## Begin

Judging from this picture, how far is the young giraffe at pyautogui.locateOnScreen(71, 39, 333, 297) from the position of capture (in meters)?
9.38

## End
## Begin

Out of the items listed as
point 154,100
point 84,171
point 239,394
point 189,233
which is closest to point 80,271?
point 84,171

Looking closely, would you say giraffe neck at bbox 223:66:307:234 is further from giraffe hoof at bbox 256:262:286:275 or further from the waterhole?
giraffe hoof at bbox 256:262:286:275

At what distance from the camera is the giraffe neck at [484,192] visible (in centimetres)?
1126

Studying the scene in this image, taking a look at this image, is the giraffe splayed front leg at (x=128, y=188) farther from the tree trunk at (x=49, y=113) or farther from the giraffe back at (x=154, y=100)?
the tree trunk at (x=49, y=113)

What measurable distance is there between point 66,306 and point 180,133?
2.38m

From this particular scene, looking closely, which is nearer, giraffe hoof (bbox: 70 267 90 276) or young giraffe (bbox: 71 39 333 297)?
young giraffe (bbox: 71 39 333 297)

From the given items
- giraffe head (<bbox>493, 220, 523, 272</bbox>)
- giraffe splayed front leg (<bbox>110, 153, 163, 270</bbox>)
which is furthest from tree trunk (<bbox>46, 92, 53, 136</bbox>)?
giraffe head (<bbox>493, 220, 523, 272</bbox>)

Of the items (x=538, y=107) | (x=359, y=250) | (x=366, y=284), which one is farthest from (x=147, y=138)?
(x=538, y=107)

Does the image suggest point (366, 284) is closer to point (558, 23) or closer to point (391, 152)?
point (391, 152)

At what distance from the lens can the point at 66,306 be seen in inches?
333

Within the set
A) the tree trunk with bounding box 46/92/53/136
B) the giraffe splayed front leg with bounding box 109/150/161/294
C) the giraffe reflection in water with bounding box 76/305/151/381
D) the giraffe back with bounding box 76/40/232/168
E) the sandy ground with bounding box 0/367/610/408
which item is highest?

## End

Copy out the lines above word for word, starting with the line that contains "Within the set" and ending with the line that contains "which item is highest?", both included.

Within the set
A) the tree trunk with bounding box 46/92/53/136
B) the giraffe splayed front leg with bounding box 109/150/161/294
C) the giraffe reflection in water with bounding box 76/305/151/381
D) the giraffe back with bounding box 76/40/232/168
E) the sandy ground with bounding box 0/367/610/408
which item is highest?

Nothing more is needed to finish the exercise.